Psychiatrist Dr Harish Shetty narrates the episode of a 44- year- old woman who learnt of her husband’s passing only after being discharged from hospital and now spends the days at home wishing she had died instead. “This is a common refrain among a large number of survivors in this pandemic.

I also saw this while working during the 1993 Latur earthquake and later the Kandla cyclone. This guilt may persist for long if not treated.”

This ‘survivor’s guilt’- a term used to describe the emotions of those surviving a trauma dates as far back as the Holocaust survivors. Today, it is manifesting in those who didn’t get sick or those who got away lightly while many around them have gasped for breath.

These sentiments could manifest into PTSD or post-traumatic stress disorder in a large chunk of the population, warn experts. Mayo Clinic defines PTSD as “a mental health condition that is triggered by a terrifying event- either experiencing it or witnessing it.

Symptoms may include flashbacks, nightmares and severe anxiety, as well as uncontrollable thoughts about the event.” What we are living through today more than fits the bill.
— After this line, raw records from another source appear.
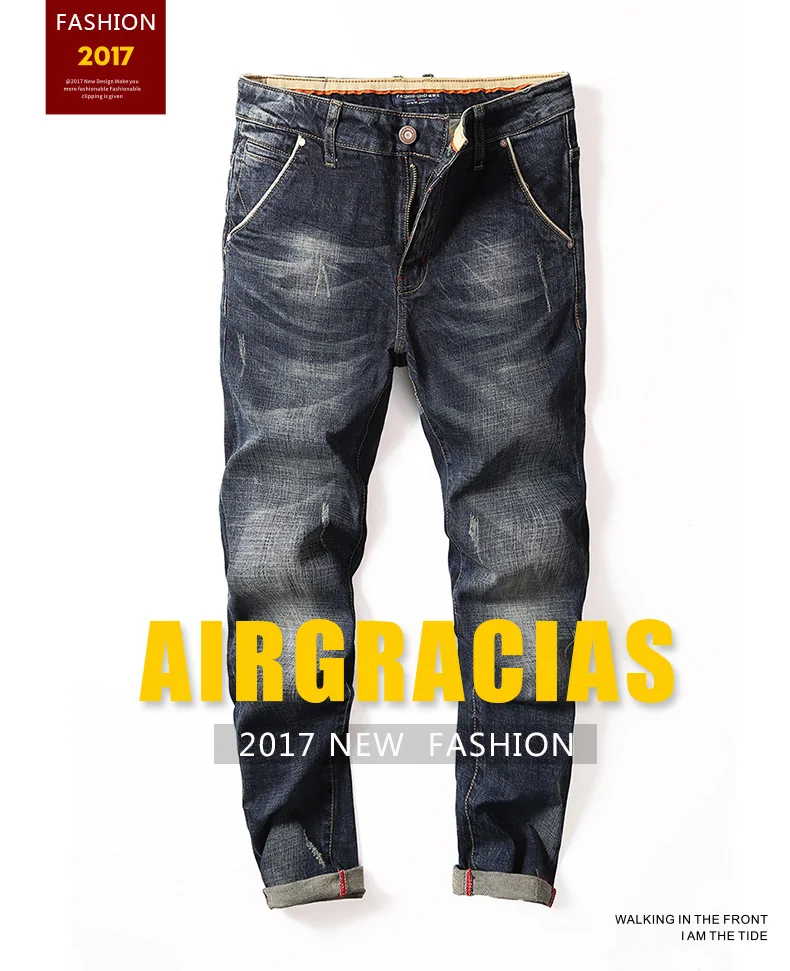 AIRGRACIAS, Классические мужские джинсы, прямые джинсы, четыре сезона, мужские длинные штаны, брюки, эластичные байкерские джинсы, размер 28-40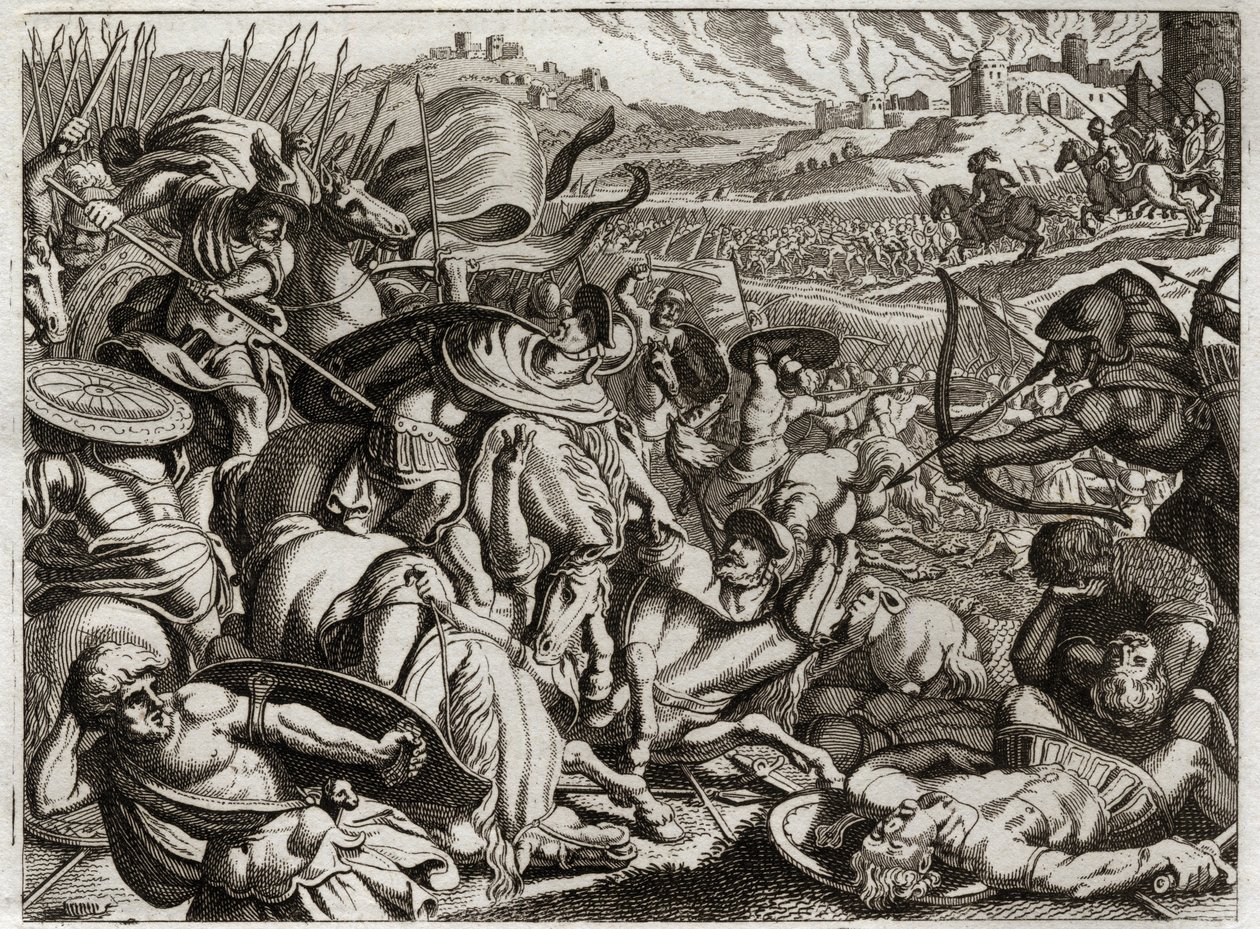 Bibel von Royaumont, Altes Testament: Bestrafung der Benjamiten. Der Stamm Benjamin wird ausgerottet. Illustration von 1811. von Unknown artist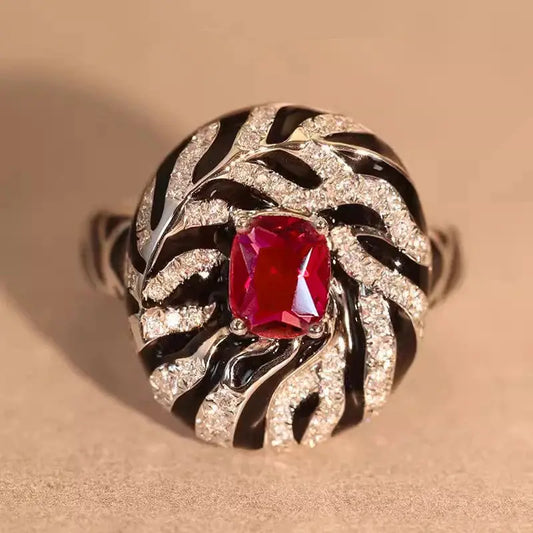 Crimson Nocturne Enamel Ring – Glam Duchess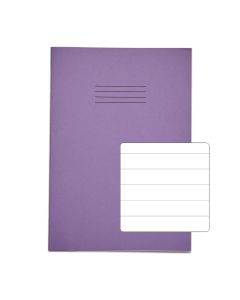 Classic A4 Copybook 15mm Ruled 64 Page Box of 50 Purple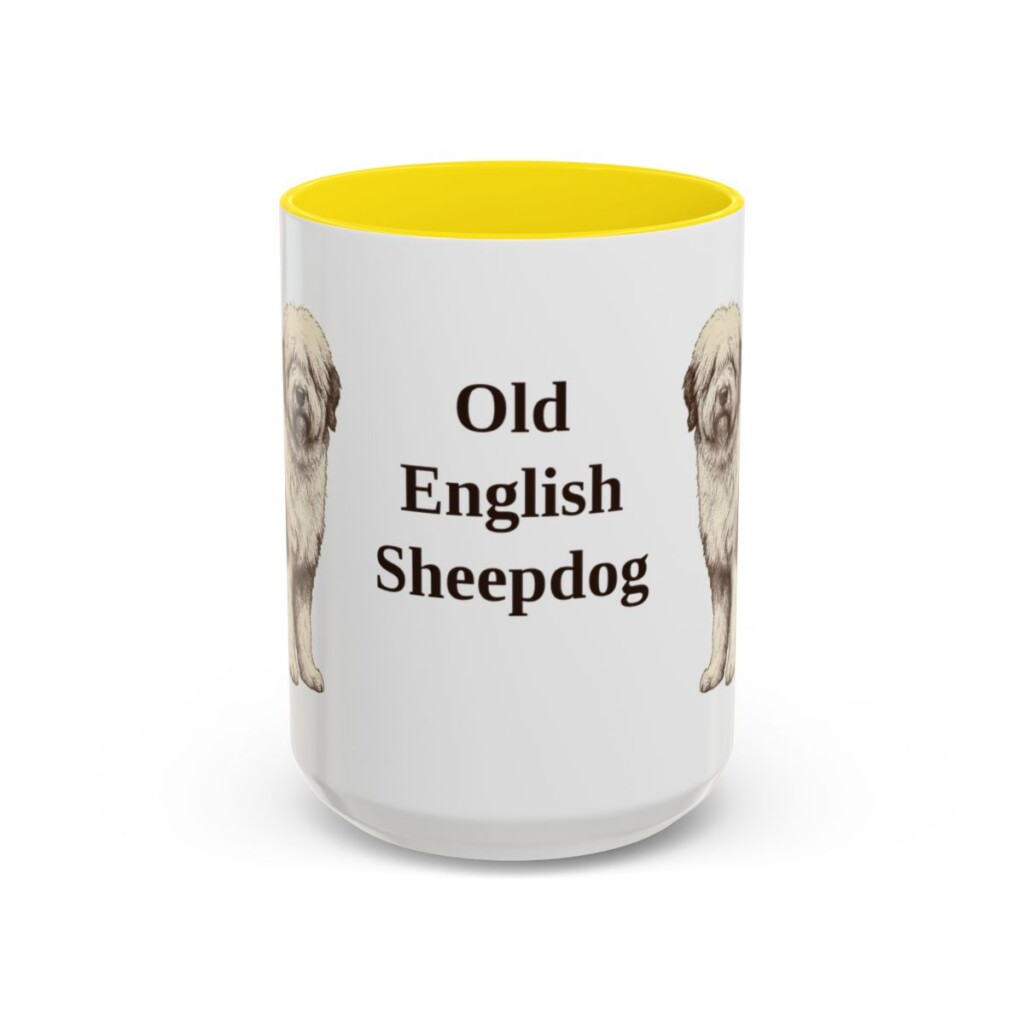 15oz Old English Sheepdog Mug, Yellow, front view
The doctor who committed suicide was not the only one going through unimaginable angst, many health care workers fear their colleagues are on edge. Dr Shetty also narrates the story of a surgeon who survived the first wave but is now suffering from nightmares of the COVID ICU.

Exposed to death

“He sees bodies being taken away, people in PPEs and wakes up with a startle. He is also affected by images and thoughts of the entire experience which is intruding and causing anxiety and loss of sleep. This is PTSD, seen among victims who have had a longer stay, health care workers and those who have been exposed to a lot of death,” adds the psychiatrist.

A look back at past pandemics will reveal that we can expect mental health to be collateral damage. The number of suicides increased in the US after the 1918 Spanish flu, both the MERS outbreak in 2015 and Ebola a year earlier also reported a ‘high contagion of fear.’

Experts globally are warning of an increased dependence on alcohol and substance abuse as a COVID coping mechanism. But in India with less than 1% of the total health budget allocated for mental health it will be hard to break the discomfort that any talk of mental health brings. In the meantime, people are Googling to figure out whether their increased heartbeat is a COVID symptom or a panic attack.

Some days I debate taking a break from social media — maybe I am not that strong to keep scrolling through a timeline of realism and condolences or maybe silently the despair is triggering many others like me. But the thought of helping even one person keeps bringing me back. Perhaps this is also survivor’s guilt.

Last year we were the generation with a dual responsibility — to carry both the elders and the kids through to the other side. This year more than the elders and the children, our age-group has been ravaged.

All those calls for positivity will have to wait another day, right now it is only about survival, protecting the children and getting some oxygen. Someday we will all re-evaluate the simple joys of a hug.

But there is a process. For now, we are in autopilot — mourning, not ready to face our pain — the elders who would have survived if there was no COVID, children who would not have been left orphans.

A friend who recently recovered, while his young daughter is still sick tells me in desolation, “I cannot see so much suffering around and be helpless. What pains me is that the government is doing anything. It is a free for all. People helping each other. We are walking the deathly hallows.”

Where do we go from here? Our grief is not an island, but it is a stark reality that this virus also emphasises loneliness. You are left alone with your thoughts and fear. The dead are left alone at the crematorium. The survivors left without a closure.